Deputy Mayor Denzil Minnan-Wong, who is the chair of the city’s collective bargaining subcommittee, said in a statement that the request was made in December after CUPE Local 416 “issued dates for a strike vote in January.”

He said that the move is a “normal step in collective bargaining,” though it is also required before any party can be in a legal strike or lockout position.

“The city’s objective is to reach agreements that are fair to our employees and affordable for our residents and businesses,” Minnan-Wong said.

CUPE 416 represents the city’s 5,000 outside workers, including snowplow operators, paramedics, garbage collectors, and park staff.

The union has been without a contract since Dec. 31 but the city says that negotiations have actually been ongoing for the last three months with the two sides already having reached agreement on “a number of items.”

In December, however, the union posted an update to members on its website suggesting that negotiations were far from harmonious.

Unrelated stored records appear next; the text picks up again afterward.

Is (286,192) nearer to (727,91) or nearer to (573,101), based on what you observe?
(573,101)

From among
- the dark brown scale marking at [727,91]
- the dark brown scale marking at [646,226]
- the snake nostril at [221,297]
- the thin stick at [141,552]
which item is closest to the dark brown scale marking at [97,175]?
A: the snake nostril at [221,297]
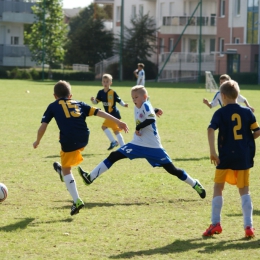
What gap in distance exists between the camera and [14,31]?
234 feet

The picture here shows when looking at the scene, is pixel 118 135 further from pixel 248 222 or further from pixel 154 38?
pixel 154 38

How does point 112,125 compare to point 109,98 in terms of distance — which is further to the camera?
point 112,125

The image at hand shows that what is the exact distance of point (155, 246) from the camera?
6.75m

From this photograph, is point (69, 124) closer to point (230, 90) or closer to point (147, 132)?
point (147, 132)

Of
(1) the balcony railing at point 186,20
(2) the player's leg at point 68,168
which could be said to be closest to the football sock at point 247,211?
(2) the player's leg at point 68,168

The update said that the city had proposed “concessions” and “two-tier contract provisions” which would “adversely impact and create division among the membership.”

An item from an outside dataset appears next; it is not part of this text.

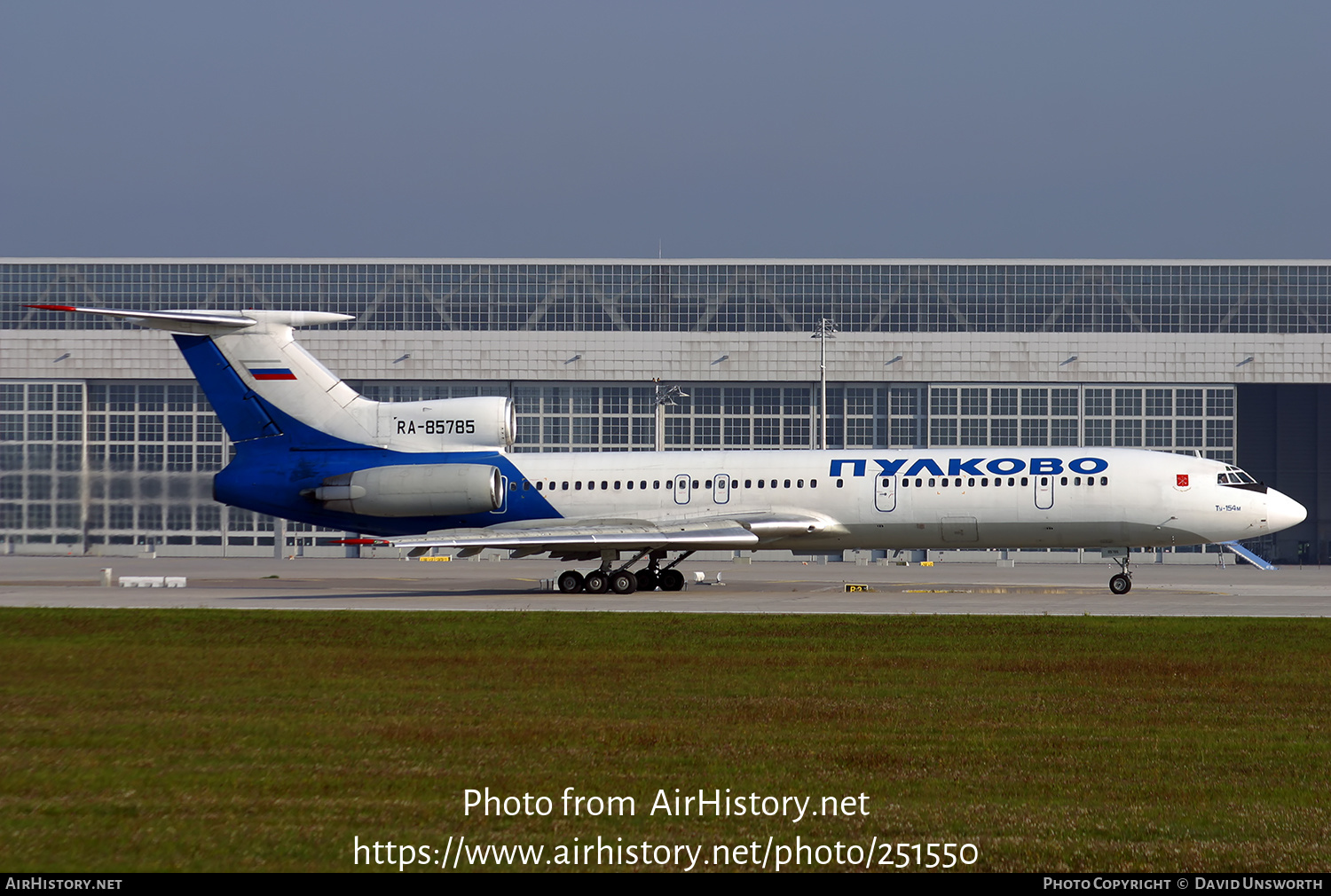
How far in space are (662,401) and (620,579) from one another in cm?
2515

“From our perspective this doesn’t really change much,” CUPE Local 416 President Eddie Mariconda said in a statement issued on Thursday. “Our goal remains the same, we are seeking a contract that protects the services that residents of Toronto use, and respects the hard work that our members do to provide these services. After some very productive negotiations, we are looking forward to working with the conciliation officer to achieve that contract.”

The union representing the city’s inside workers, CUPE 79, has also been without a contract since Dec. 31. Separate negotiations with the leadership of that union are ongoing.